During a news conference, Air Force Secretary Barbara Barrett and two members of the Joint Chiefs of Staff discussed the elements of the new strategy, which includes Eielson Air Force Base and its growing fleet of F-35 combat aircraft.
Barrett explained that several factors have led to the need for a service-specific Arctic strategy. These include maritime access expanding, new resources becoming available and the ever-changing power dynamics between competing nations in the region. Barrett noted that newly discovered resources have led to “competing sovereign interests,” particularly with Russia and China. Commercial and tourist traffic may increase the need for rescues.
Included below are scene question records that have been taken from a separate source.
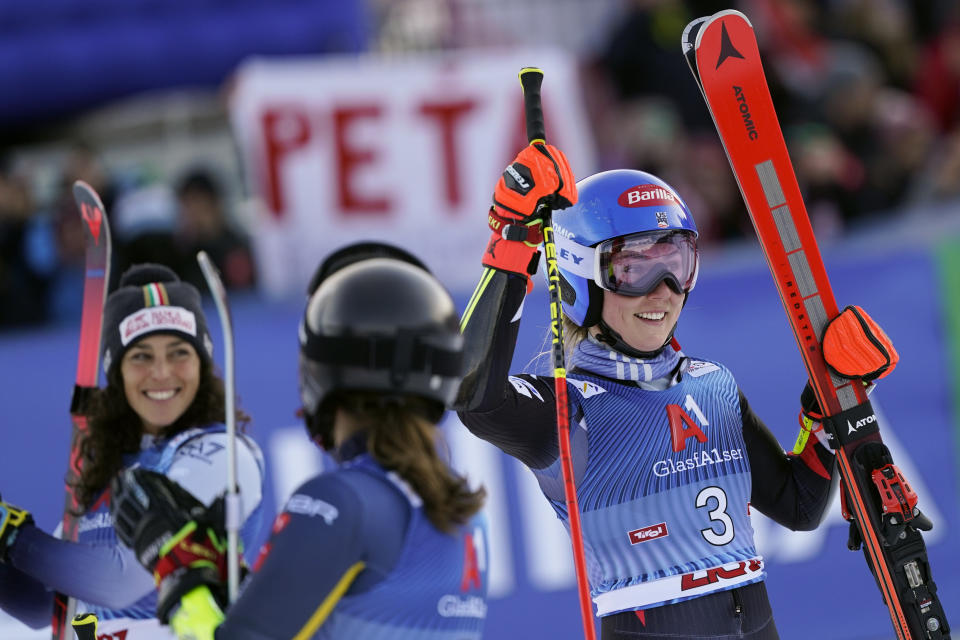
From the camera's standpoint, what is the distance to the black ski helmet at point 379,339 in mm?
2688

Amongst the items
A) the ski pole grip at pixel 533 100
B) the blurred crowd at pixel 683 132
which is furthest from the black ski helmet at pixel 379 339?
the blurred crowd at pixel 683 132

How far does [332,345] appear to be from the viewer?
106 inches

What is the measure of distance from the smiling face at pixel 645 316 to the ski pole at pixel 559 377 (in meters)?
0.31

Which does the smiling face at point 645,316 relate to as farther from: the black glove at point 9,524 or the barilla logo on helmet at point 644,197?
the black glove at point 9,524

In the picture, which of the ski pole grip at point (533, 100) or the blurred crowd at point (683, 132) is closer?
Answer: the ski pole grip at point (533, 100)

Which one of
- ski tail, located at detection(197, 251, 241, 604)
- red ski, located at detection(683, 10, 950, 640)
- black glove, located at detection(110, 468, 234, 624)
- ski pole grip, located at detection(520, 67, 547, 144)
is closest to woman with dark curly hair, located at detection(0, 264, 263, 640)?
ski tail, located at detection(197, 251, 241, 604)

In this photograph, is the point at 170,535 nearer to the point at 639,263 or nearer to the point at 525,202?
the point at 525,202

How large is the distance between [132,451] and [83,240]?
11.0 ft

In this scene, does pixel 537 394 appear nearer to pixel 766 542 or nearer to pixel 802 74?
pixel 766 542

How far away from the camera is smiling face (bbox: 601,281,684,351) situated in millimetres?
3721

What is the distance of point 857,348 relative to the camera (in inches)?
149

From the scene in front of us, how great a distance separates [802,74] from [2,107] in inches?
227

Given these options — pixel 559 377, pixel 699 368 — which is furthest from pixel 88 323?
pixel 699 368

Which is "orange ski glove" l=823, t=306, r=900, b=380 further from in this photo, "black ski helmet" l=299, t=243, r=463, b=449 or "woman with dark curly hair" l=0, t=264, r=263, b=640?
"woman with dark curly hair" l=0, t=264, r=263, b=640
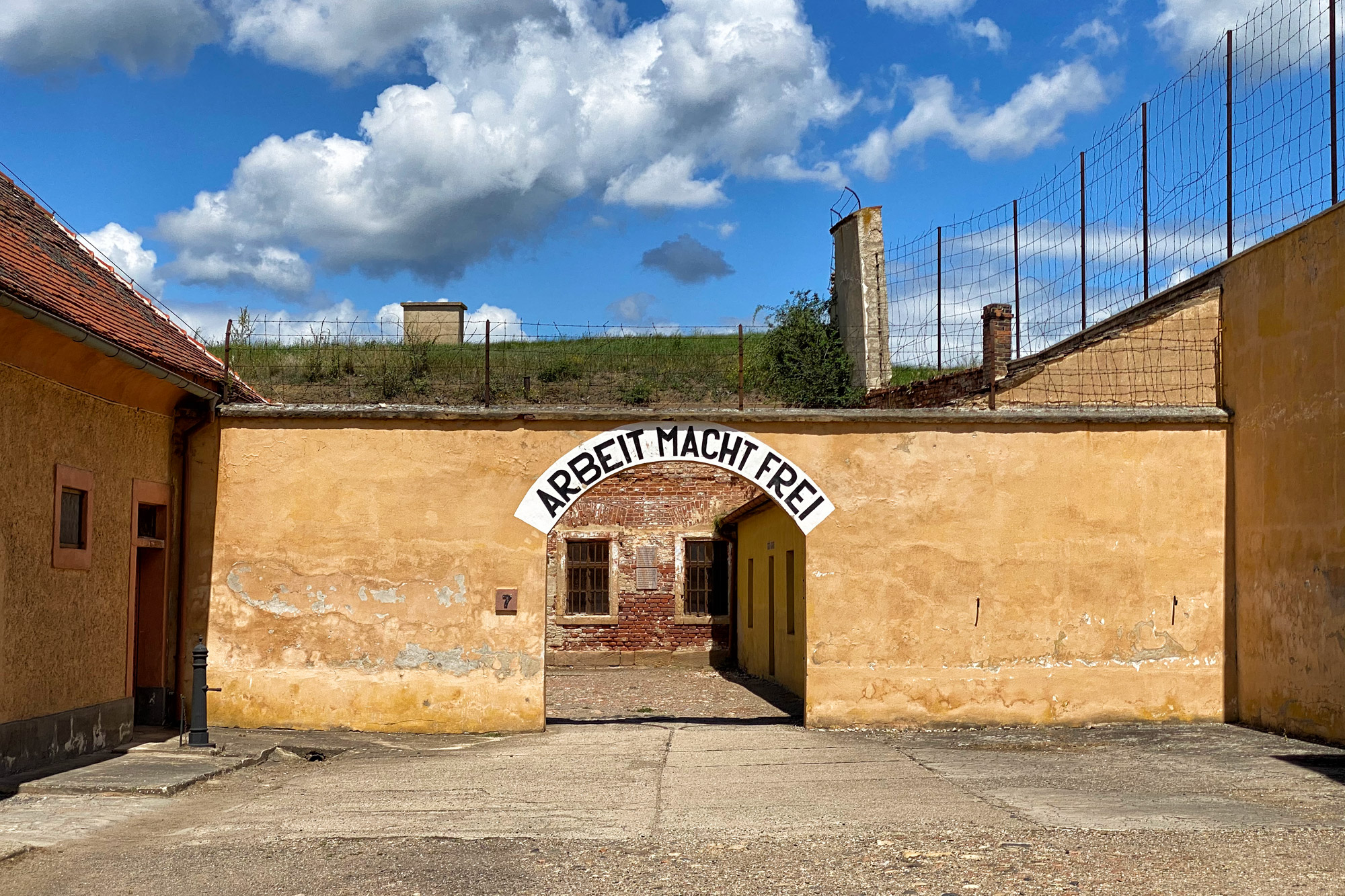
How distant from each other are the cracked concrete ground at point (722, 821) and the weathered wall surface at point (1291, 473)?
686 millimetres

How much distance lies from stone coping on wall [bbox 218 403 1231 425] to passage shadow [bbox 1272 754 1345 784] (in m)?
3.61

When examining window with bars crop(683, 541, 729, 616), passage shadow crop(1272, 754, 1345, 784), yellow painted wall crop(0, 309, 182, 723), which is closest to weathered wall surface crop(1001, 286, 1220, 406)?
passage shadow crop(1272, 754, 1345, 784)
According to Barrett, the Department of Defense has three Arctic objectives: “defending the homeland,” “maintaining favorable balances of power in the Arctic” and “keeping common domains free and open.” In line with these objectives, the Air Force has arranged its Arctic Strategy into four areas of focus: “vigilance in all domains,” “projecting power through combat-credible forces,” “cooperation with allies and partners,” and “preparing for Arctic operations.”
The “vigilance” aspect of the strategy includes the likes of communications, weather forecasting and threat detection. As an example, Barrett pointed to “advanced systems, like the Long Range Discrimination Radar at Clear, Alaska and the North Warning System, stretching from Alaska to Labrador.”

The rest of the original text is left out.